TRAVAIL À FAIRE:
[a] Extrayez de l'extrait sur la Guinée le passage qui va de « Le problème, c’est » à « d’une ampleur exceptionnelle. ».
[b] D'après l'extrait sur la Guinée, combien de personnes ont été tuées le 28 septembre 2009 selon le rapport de la Commission internationale d'enquête de l'ONU ?
[c] Poursuivez l'extrait sur la Guinée et Moussa Dadis Camara après sa dernière phrase.

EXTRAIT SOURCE:
* * * *
Au second tour de la présidentielle de 2010 et aux législatives de septembre 2013, la Guinée forestière, région natale du capitaine Dadis Camara, avait donné sa préférence à Alpha Condé et à son parti, le Rassemblement du peuple de Guinée (RPG). Si la nouvelle consigne de vote de « Dadis » est suivie par les habitants de cette région – qui représentent quelque 12 % de l’électorat guinéen -, « Cellou » pourra espérer prendre sa revanche sur « Alpha », qui l’avait battu d’une courte tête en novembre 2010 (52,52 %, contre 47,48 %).

Dadis, un allié compromettant

Le problème, c’est que Moussa Dadis Camara est un allié très compremettant. Le 28 septembre 2009, alors qu'il était au pouvoir depuis neuf mois, son armée avait fait irruption dans le grand stade de Conakry, où l’opposition tenait meeting, et avait tiré sur la foule. Selon un rapport de la Commission internationale d’enquête de l’ONU, 157 personnes avaient été tuées par balle ou à l’arme blanche ; 109 femmes avaient été violées. Un crime d’une ampleur exceptionnelle.
* * * *
LIGNES DE DONNÉES:

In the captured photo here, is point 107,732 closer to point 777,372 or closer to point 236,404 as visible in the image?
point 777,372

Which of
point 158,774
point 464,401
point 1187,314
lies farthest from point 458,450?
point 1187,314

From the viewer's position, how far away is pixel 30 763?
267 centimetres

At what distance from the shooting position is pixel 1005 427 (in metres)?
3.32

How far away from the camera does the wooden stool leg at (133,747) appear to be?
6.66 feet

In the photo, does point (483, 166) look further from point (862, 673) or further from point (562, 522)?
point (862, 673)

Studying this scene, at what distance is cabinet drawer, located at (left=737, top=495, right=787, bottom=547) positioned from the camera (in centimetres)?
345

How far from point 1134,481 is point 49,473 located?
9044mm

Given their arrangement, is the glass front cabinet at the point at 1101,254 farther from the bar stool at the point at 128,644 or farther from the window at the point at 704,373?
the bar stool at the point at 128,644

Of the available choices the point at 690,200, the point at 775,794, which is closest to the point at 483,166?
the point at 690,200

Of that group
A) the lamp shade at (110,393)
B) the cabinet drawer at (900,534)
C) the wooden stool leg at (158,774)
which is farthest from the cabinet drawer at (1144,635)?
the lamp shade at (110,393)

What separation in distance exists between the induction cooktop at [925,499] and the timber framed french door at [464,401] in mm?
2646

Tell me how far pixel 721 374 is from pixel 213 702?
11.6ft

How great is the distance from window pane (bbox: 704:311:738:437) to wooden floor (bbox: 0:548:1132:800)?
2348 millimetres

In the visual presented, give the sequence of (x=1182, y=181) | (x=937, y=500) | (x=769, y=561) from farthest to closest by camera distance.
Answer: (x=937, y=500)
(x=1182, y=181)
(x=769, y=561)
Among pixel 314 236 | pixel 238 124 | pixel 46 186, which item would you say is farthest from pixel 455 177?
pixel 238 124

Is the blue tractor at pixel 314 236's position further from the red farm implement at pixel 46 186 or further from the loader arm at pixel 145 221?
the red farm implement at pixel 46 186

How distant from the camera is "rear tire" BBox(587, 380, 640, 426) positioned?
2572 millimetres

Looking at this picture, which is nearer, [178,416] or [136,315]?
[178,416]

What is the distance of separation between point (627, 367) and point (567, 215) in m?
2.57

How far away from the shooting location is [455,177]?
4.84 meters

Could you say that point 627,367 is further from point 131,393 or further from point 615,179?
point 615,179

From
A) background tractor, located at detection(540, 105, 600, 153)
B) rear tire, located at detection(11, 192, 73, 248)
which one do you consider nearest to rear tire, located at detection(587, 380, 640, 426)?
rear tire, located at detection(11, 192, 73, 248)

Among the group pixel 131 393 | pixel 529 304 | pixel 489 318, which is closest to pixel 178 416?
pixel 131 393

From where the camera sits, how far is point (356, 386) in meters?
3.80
* * * *
RÉPONSES:
[a]
Le problème, c’est que Moussa Dadis Camara est un allié très compremettant. Le 28 septembre 2009, alors qu'il était au pouvoir depuis neuf mois, son armée avait fait irruption dans le grand stade de Conakry, où l’opposition tenait meeting, et avait tiré sur la foule. Selon un rapport de la Commission internationale d’enquête de l’ONU, 157 personnes avaient été tuées par balle ou à l’arme blanche ; 109 femmes avaient été violées. Un crime d’une ampleur exceptionnelle.

[b] 157 personnes ont été tuées, par balle ou à l'arme blanche.

[c]
En s’alliant avec l’ancien chef de la junte guinéenne, Cellou Dalein Diallo heurte nombre de ses compatriotes, à commencer par les familles des victimes de ce carnage. Le pacte Cellou-Dadis leur semble d’autant plus incroyable que le président de l’Union des forces démocratiques de Guinée (UFDG) avait lui-même été gravement blessé dans ce stade. L’ex-chef de l’État sénégalais Abdoulaye Wade avait alors dû se mettre en quatre pour le faire évacuer sur Paris. « À mon sens, [cette alliance] est une insulte à la mémoire de ces 150 personnes qui sont tombées sous le régime de Dadis. Franchement, pour moi, à partir de cet acte, Cellou a perdu son âme », estime Amadou Damaro Camara, le chef du groupe RPG à l’Assemblée nationale.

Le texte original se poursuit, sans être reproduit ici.